SPEAKER 1: There were homes everywhere you see empty spaces. Straight ahead, between these two houses is the levee wall, that is the 17th Street Canal that broke. The metal reinforcement, behind the concrete and into the ground, only went down 17 feet. The canal is 18 feet deep, and that's why a major part of the city of New Orleans flooded, is because of this levee break.
REV. JIM VANDERWEELE: Well, we had 8 feet of water in this area. And my home was just three blocks away from here, so it had it 8 feet of water as well. 20 members of our congregation lost their homes. The church itself was a disaster.
GLEN KAHRMAN: New Orleans was 80% under water. So this church had an average of about 3.5 feet of water. And here in the sanctuary where we sit now, the pews were floating.
BONNIE SCHMIDT: Well first off, the roof came partially off. And it's a metal roof.
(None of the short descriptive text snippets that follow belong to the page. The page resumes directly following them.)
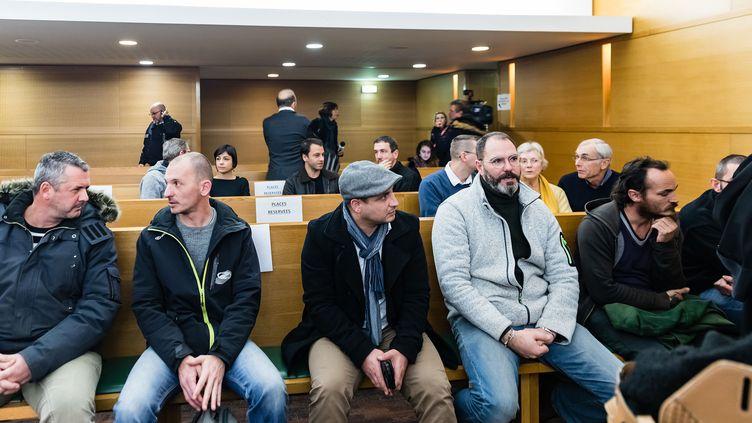 Pierre-Emmanuel Germain-Thill (2e en partant de la gauche) et François Devaux (2e à droite) sur les bancs des parties civiles à l'ouverture du procès du père Preynat, à Lyon, le 13 janvier 2020. (KONRAD K. / SIPA)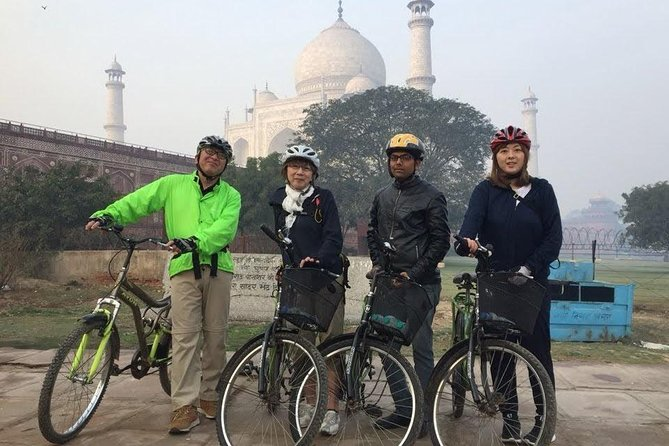 Agra Local City Tour by Motorcycle, Tuk-Tuk Or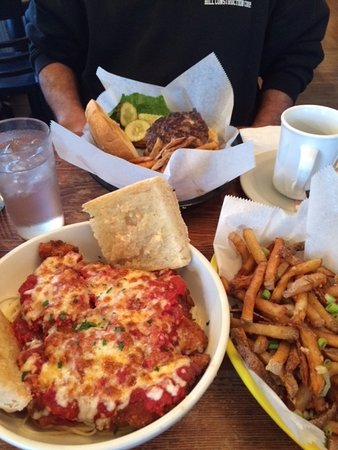 Poultney, VT: Chicken parm and burger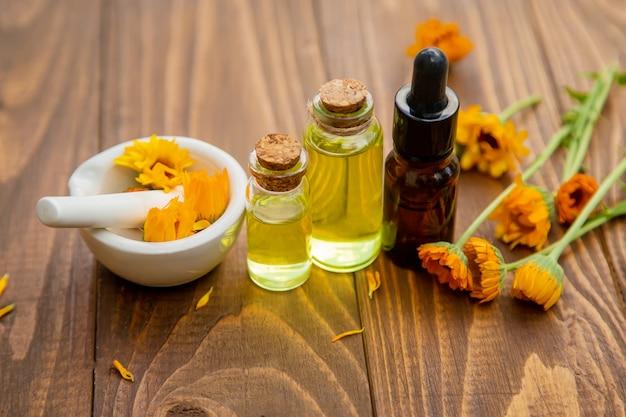 The calendula extract. medicinal plants. Premium Photo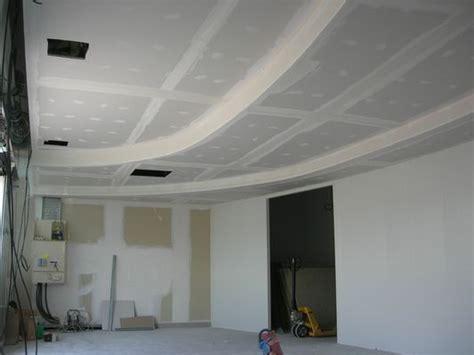 du plafond d un commerce sur 3 niveaux en gironde plafond ba13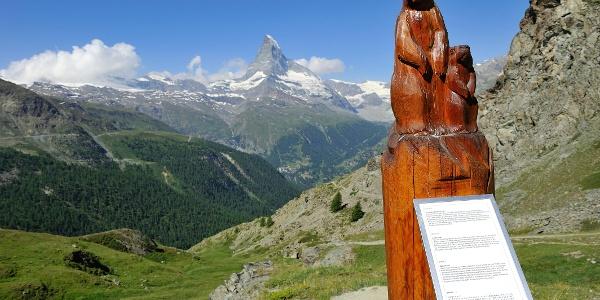 Murmeltier-Holzskulptur mit Infotafel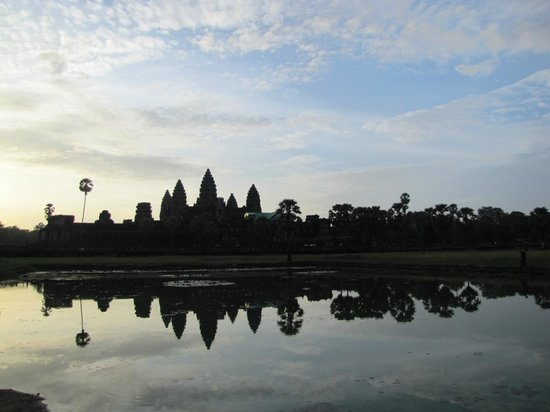 Derleng Tours: Great reflection of Angkor in the morning.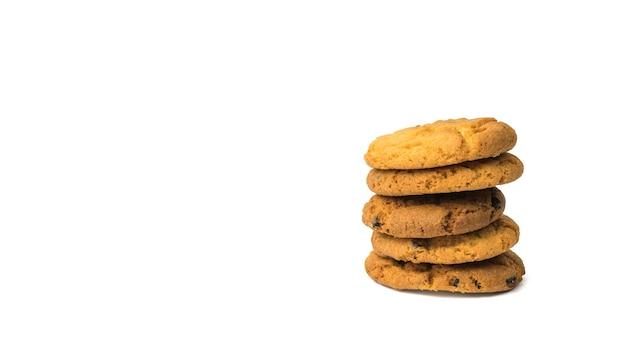 Cinque biscotti di farina d'avena con gocce di cioccolato isolati su una superficie bianca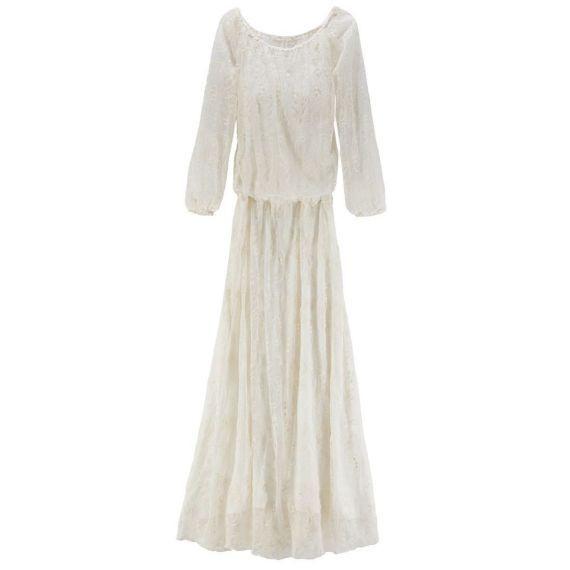 Ein Traum Aus Weißer Spitze Das Kleid Für Eine Hochzeit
And some water came and messed up the dry wall and so forth.
JYAPHIA CHRISTOS-ROGERS: Even as devastated as we were, we were like, the comfortably devastated. There were people horrifically devastated, who were left to die in the flood and I think that we carried their spirits with this too. And that was a motivator for not just rebuilding our own place, but recognizing that everybody in this community was devastated, and that we have a real calling to minister to those who were the most for horrifically devastated.
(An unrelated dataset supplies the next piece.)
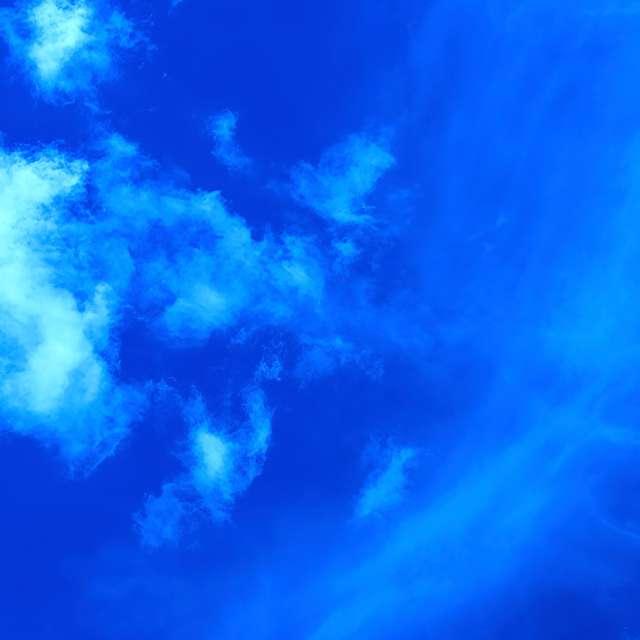 Fast Clouds on Slow Gossamer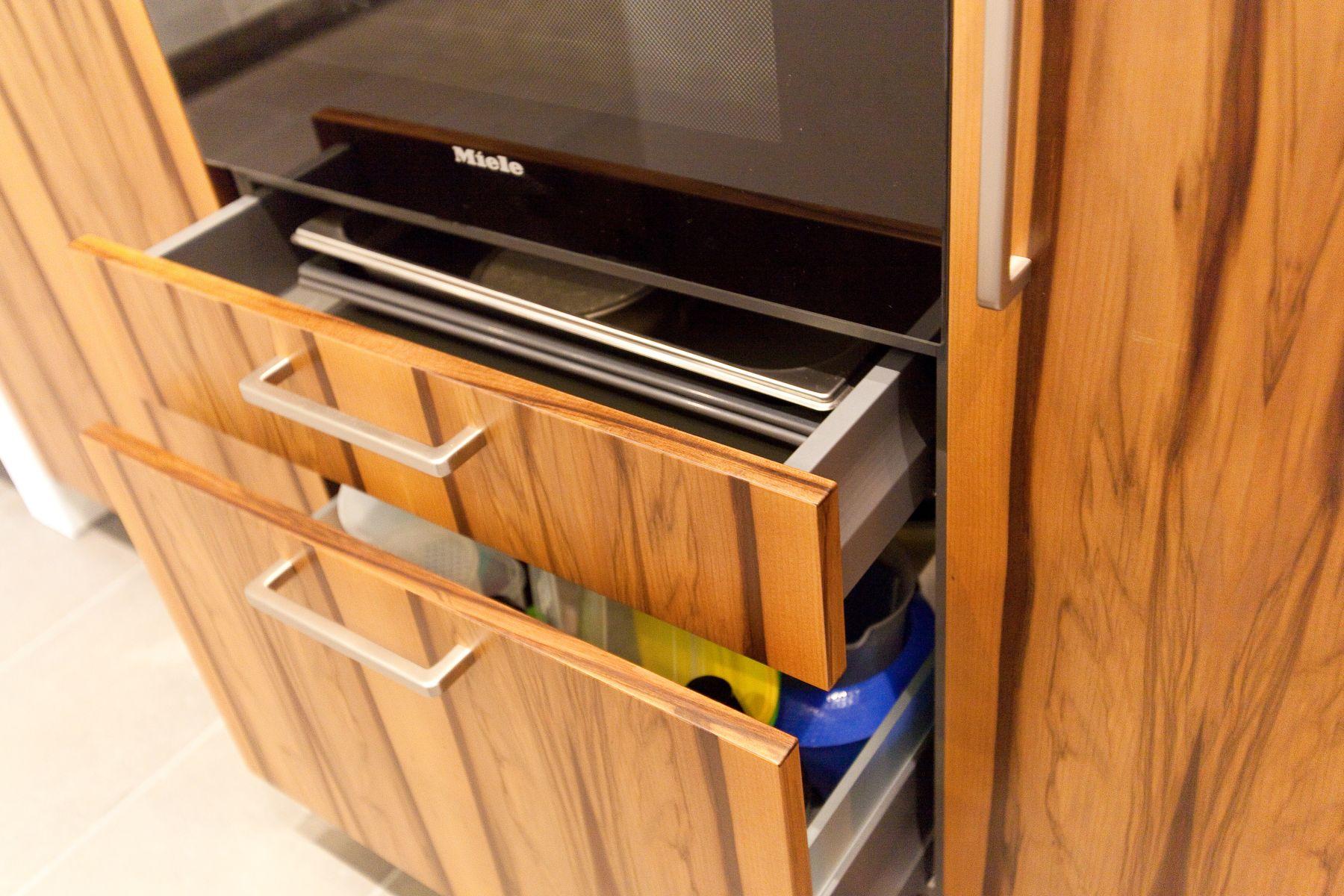 naturstein k che home design ideen. Black Bedroom Furniture Sets. Home Design Ideas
LIZ TROTTER: We're pretty fortunate. Look, we do have a building. We a church for a building. We have a lot of support. But there's a lot of people in this city that don't. Really don't have the resources, don't have the help. So we feel we really need to reach out. And the stronger we get, the more we can help others.
REV. MELANIE MOREL-ENSMINGER: Post Katrina the justice needs have just skyrocketed. People losing their homes, people's land being taken from them, workers being brought in in an underhanded fashion, so that they could be underpaid or not paid.
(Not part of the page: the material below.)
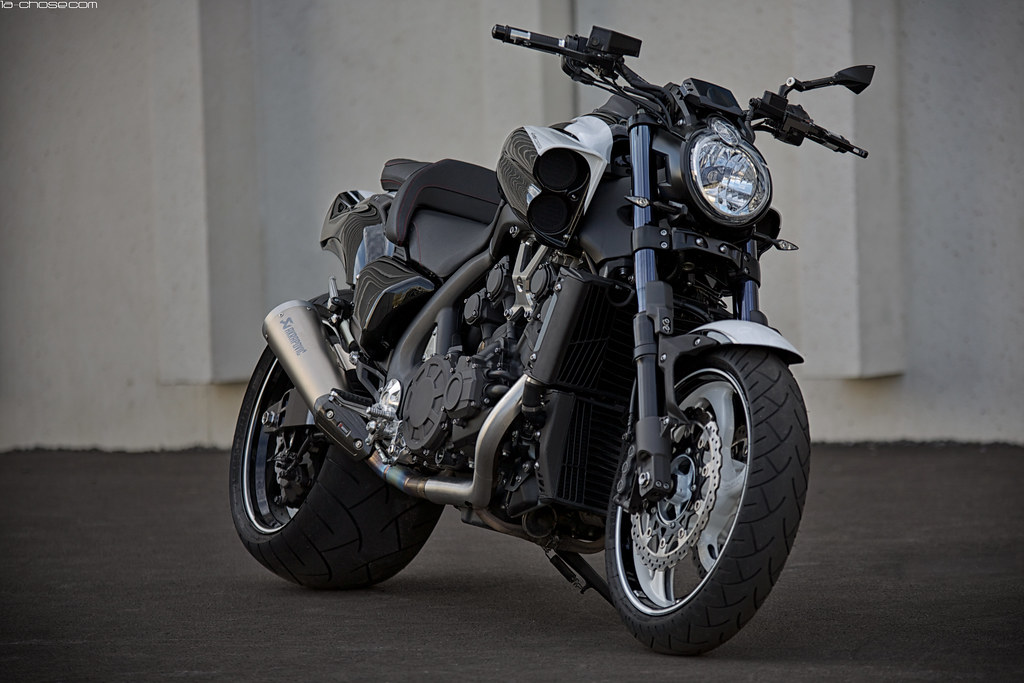 Yamaha Vmax black white | with a 300 rear wheel | Flickr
KERON BLAIR: The Unitarians in the area have been especially active in fighting for worker justice. We engage all three congregations, and both UU ministers in New Orleans are active members of our committee.
REV. JIM VANDERWEELE: Sometimes it takes seeing the worst to bring out the best. And I think that's where we are We have seen the worst, an unimaginable worst really, and that has lead us to say, what can we do.
BONNIE SCHMIDT: By pulling together and cooperating, it allows us a much richer experience, a much richer opportunity to be of service for the community. I think you may have seen the Center for Ethical Living. Those things could not have happened without three churches pulling together.
CYNTHIA RAMIREZ: Quo Vadis, the director, came up with this brilliant curriculum that universities are now using it. They're coming in here, and they're getting credit for that curriculum of community service. And it's like, wow.
QUO VADIS BREAUX: There are people still coming to be a part of this rebuilding and recovery. And they are coming with as much dedication now, as they came with during the height of the crisis. I remain inspired by that kind of dedication and energy.
CYNTHIA RAMIREZ: When we take collections, once a month we take it for whatever program we want to, and the one that I'm close with is the Porch, which was a community center that was developed by artists.
ED BUCKNER: This is the Mardi Gras Indian Queen for our little tribe of Fortune.
SPEAKER 2: Isn't that just gorgeous handiwork?
ED BUCKNER: Yeah, this was something the kids made at summer camp.
CYNTHIA RAMIREZ: It's really a unique culture, should be proud of that. And also gives them as sense of voice. Their story is just as important as everybody else's.
CORY ASHBY: Statistics go on, 40% percent illiteracy rate. And so there's a lot of young people who are being pushed out of school. Winding up in jails that are resource deprived. And coming back to New Orleans that's no more resource rich. Those are students. And we also work with the group of neighborhood youth. Youth from the Lower 9th Ward. Who, for the most part, are in other schools, but come by in the afternoon and on the weekends as part of our after school program. And so they get paid $50 a week to run out market, to grow, to learn. The sheet rock on the ceiling of the classroom was donated by and installed by Unitarian Universalist volunteers from The Center for Ethical Living. And so that relationship, from the very beginning of the school, when it was a gutted building, provided the whole substantial amount of volunteer labor and support.
JYAPHIA CHRISTOS-ROGERS: But it's the mutual support for all the work that has to be done, that makes these three churches very wonderful communities to be a part of.
[SINGING] Know that when I call your name. Know that when I call your name. Know that when I call your name.
REV. MELANIE MOREL-ENSMINGER: We have long-term post Katrina partners who've been with us, walking with us on this incredibly long journey. But it is also true, that there's people who don't remember what happened, in terms of how the relief money was divided. So there's people who are surprised that we don't have electricity in our sanctuary. There's people who want to know, well what have we been doing if we're not rebuilt. And so they don't understand that First Church alone had over $1 million worth of damage and yet there was only $1 million worth of relief money from the UUA to be divided among all UU churches who had damage.
REV. JIM VANDERWEELE: All three churches were damaged. All three churches were left far sort of what we need we needed.
REV. MELANIE MOREL-ENSMINGER: I just think it's important for me to say that we don't think there's any point in rebuilding this building, unless we're doing ministry in the city. That is why we're here. It's why we've always been here. And it's why we'll be here, God willing, another 178 years into the future. So we work on this building not for us, but so that we can be what we need to be in the city. And that's the important thing to the people of this church.